_Exercise directions_
Go to the line containing "scientific name: Sciuridae" and return it and each line after it exactly, through the end of the data below, and nothing more.

Stored data
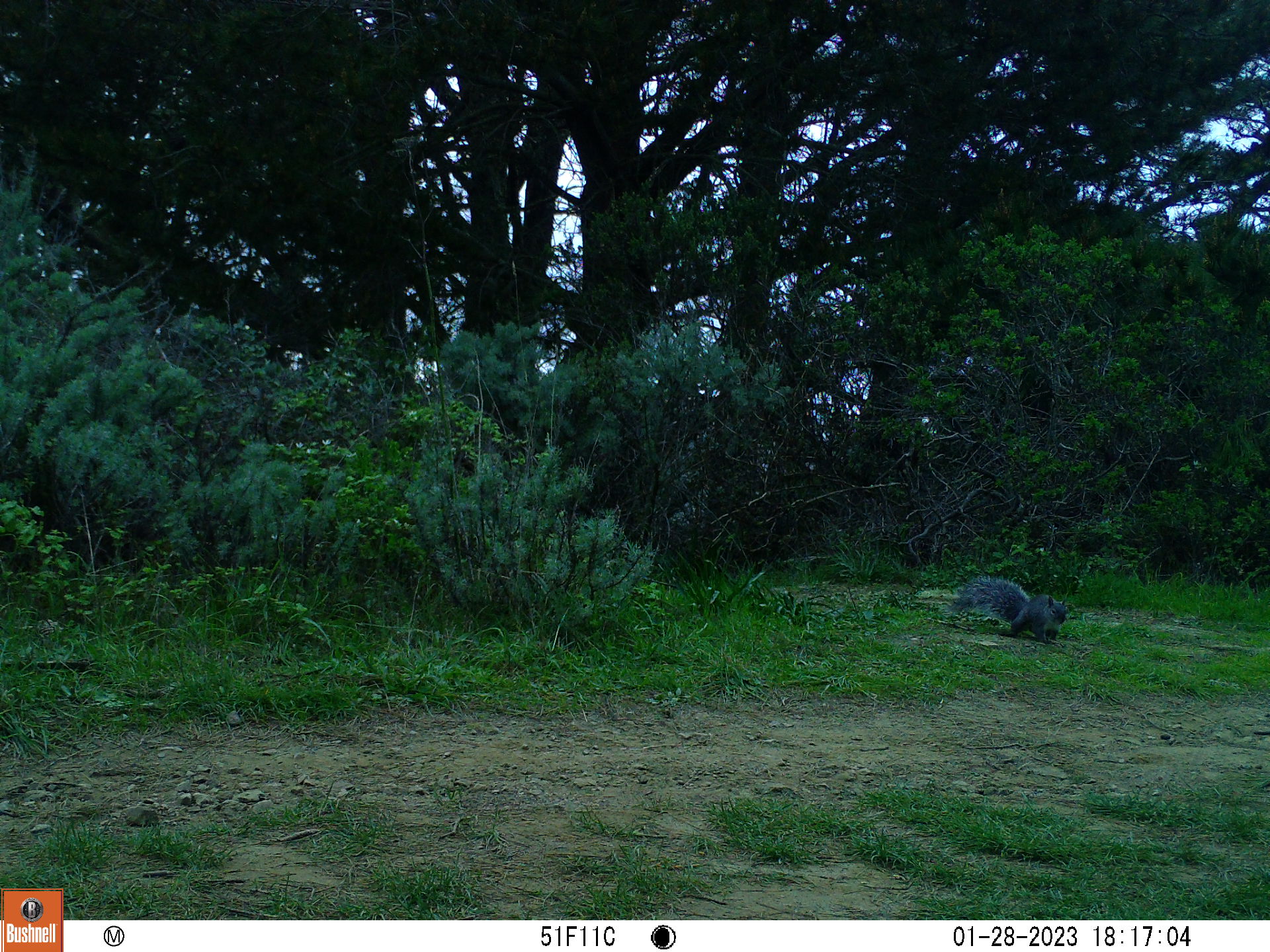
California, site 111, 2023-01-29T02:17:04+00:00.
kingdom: Animalia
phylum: Chordata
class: Mammalia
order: Rodentia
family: Sciuridae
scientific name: Sciuridae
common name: squirrel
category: unknown squirrel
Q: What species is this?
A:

_Exercise result_
scientific name: Sciuridae
common name: squirrel
category: unknown squirrel
Q: What species is this?
A:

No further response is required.